Perhaps big news programs just aren't impressed with the work, Dr. Hochfeld wonders. “Maybe the video is not quite good enough,” he said. “Maybe I'm too small.” Then Dr. Hochfeld, sounding frustrated, noted that media companies make a lot of money from medical advertisements.
Call for Change

The movie calls for a single-payer system with the government at the center of patients, physicians and the slew of medical companies/services and claiming a potential savings of up to 25%. The film also advocates for malpractice reform, a national electronic medical records system (like VA hospitals now have), education for the public on end-of-life issues (Dr. Hochfeld is working on that movie now; it's due out in a few weeks) and the value of primary care doctors for preventive medicine.
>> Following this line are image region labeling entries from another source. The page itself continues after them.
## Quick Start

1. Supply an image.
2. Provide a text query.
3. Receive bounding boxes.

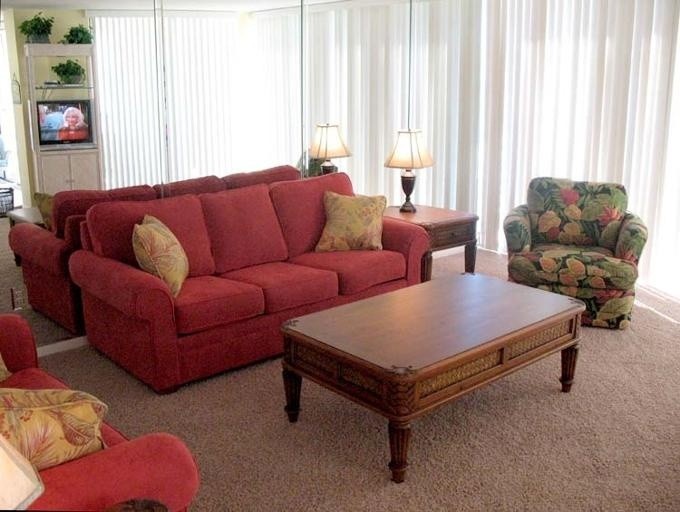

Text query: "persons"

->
[57,107,88,140]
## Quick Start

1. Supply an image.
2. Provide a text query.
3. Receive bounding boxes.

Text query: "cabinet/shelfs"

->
[23,43,103,195]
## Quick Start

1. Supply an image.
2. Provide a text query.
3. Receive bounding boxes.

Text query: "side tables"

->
[382,203,479,283]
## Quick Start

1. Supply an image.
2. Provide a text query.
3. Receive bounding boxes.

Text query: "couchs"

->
[9,215,87,335]
[0,312,199,512]
[68,217,431,395]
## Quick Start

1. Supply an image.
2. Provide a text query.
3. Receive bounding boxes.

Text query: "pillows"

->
[0,354,12,382]
[33,165,298,237]
[0,389,108,470]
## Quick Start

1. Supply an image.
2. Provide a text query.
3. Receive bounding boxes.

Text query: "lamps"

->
[308,123,352,174]
[384,128,435,213]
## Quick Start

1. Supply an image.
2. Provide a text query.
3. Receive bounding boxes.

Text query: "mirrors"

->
[0,0,481,358]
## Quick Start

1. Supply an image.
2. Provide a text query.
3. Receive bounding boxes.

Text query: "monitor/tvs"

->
[32,97,98,151]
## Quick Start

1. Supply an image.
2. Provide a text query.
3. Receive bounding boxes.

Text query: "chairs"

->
[504,176,647,331]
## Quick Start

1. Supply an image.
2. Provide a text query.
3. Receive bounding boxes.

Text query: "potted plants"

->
[10,12,114,107]
[17,11,55,44]
[52,58,86,84]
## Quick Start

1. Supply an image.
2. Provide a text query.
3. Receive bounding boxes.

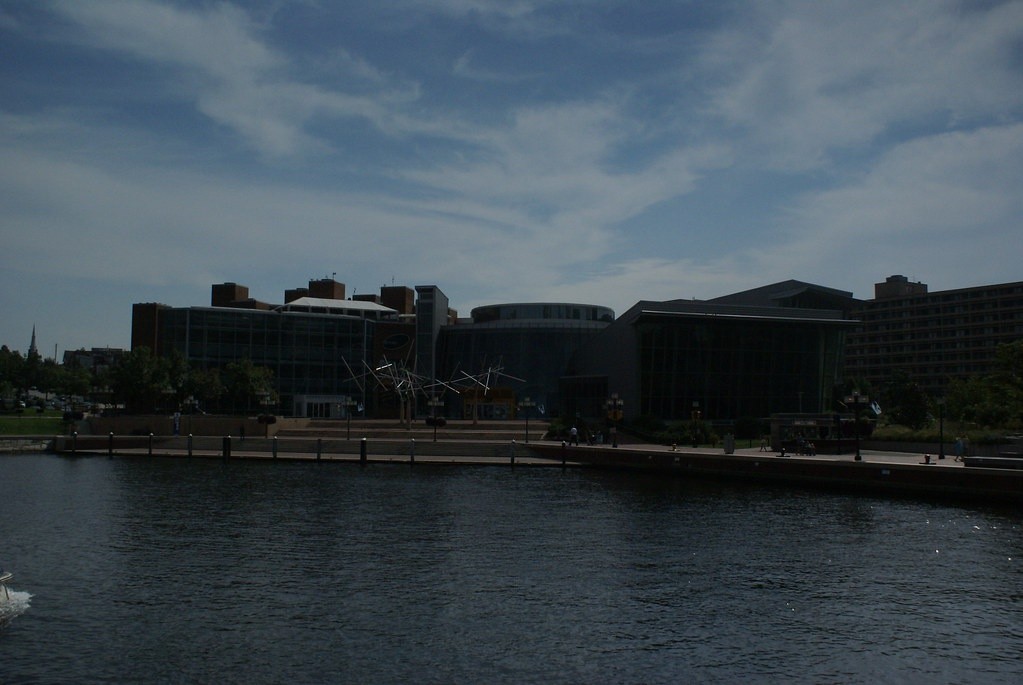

The solution, the film maintains, is political. Voters are urged to contact their members of Congress and insist on change in exchange for support at the ballots. Dr. Hochfeld considers himself politically independent and considered voting for John McCain in the presidential election for his reform promises. But McCain wavered, Dr. Hochfeld said, and once again he voted for a Democrat. He is not, however, sanguine about the new administration.
“The noise coming out of Washington is more of the same,” he said. “One could argue we're not going to fix the health care system until we fix our political system. I'm concerned. The only way to fix it is through election reform.”